Tolerance Interval Determination
Suppose the process mean and the standard deviation are both unknown, but a sample of size 50 produced a mean and standard deviation of 99.5 and 2.0, respectively. These values were calculated using the last 50 results generated by this specific procedure for a particular (control) sample. Given this information, the tolerance limits can be calculated by the following formula:
这是一种改进过的ESD检验,它可以从一个正态分布的总体当中发现预先设定数量(r)的异常值。对于仅检测1个异常值的情况,极端学生化偏离检验也就是常说的Grubb's检验。不建议将Grubb's检验用于多个异常值的检验。设定r=2,而n=10。
x ±KS
in which x is the mean; s is the standard deviation; and K is based on the level of confidence, the proportion of results to be captured in the interval, and the sample size, n. Tables providing K values are available. In this example, the value of K required to enclose 95% of the population with 95% confidence for 50 samples is 2.3828. The tolerance limits are calculated as follows:
这是一种改进过的ESD检验,它可以从一个正态分布的总体当中发现预先设定数量(r)的异常值。对于仅检测1个异常值的情况,极端学生化偏离检验也就是常说的Grubb's检验。不建议将Grubb's检验用于多个异常值的检验。设定r=2,而n=10。
99.5 ± 2.382 × 2.0
hence, the tolerance interval is (94.7, 104.3).

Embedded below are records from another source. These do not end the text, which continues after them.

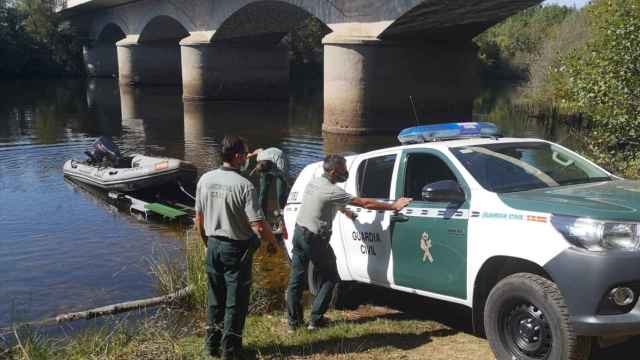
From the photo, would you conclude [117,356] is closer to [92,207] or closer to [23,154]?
[92,207]

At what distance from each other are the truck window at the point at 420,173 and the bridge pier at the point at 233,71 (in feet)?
138

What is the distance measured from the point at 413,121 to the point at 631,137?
62.8ft

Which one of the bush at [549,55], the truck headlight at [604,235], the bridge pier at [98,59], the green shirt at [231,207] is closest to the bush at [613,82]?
the truck headlight at [604,235]

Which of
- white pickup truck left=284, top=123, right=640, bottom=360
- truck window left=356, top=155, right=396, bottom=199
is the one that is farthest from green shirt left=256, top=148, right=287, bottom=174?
truck window left=356, top=155, right=396, bottom=199

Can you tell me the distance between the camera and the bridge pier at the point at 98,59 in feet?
251

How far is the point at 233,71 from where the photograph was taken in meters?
48.7

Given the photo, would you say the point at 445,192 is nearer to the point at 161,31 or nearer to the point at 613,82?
the point at 613,82

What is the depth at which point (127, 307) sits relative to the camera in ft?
25.6

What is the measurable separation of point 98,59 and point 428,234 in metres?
76.6

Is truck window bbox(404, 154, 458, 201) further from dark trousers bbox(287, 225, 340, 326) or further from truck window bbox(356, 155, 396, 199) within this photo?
dark trousers bbox(287, 225, 340, 326)

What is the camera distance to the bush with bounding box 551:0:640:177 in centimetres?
1116

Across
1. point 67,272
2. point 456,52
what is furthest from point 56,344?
point 456,52

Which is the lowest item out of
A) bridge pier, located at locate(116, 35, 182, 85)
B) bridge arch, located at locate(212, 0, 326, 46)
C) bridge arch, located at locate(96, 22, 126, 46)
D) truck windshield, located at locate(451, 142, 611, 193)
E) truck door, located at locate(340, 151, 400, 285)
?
truck door, located at locate(340, 151, 400, 285)

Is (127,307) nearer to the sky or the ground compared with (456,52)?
nearer to the ground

这是一种改进过的ESD检验,它可以从一个正态分布的总体当中发现预先设定数量(r)的异常值。对于仅检测1个异常值的情况,极端学生化偏离检验也就是常说的Grubb's检验。不建议将Grubb's检验用于多个异常值的检验。设定r=2,而n=10。
Comparison of the Tolerance Limits to the Specification Limits
8
There are existing tables of tolerance factors that give approximate values and thus differ slightly from the values reported here.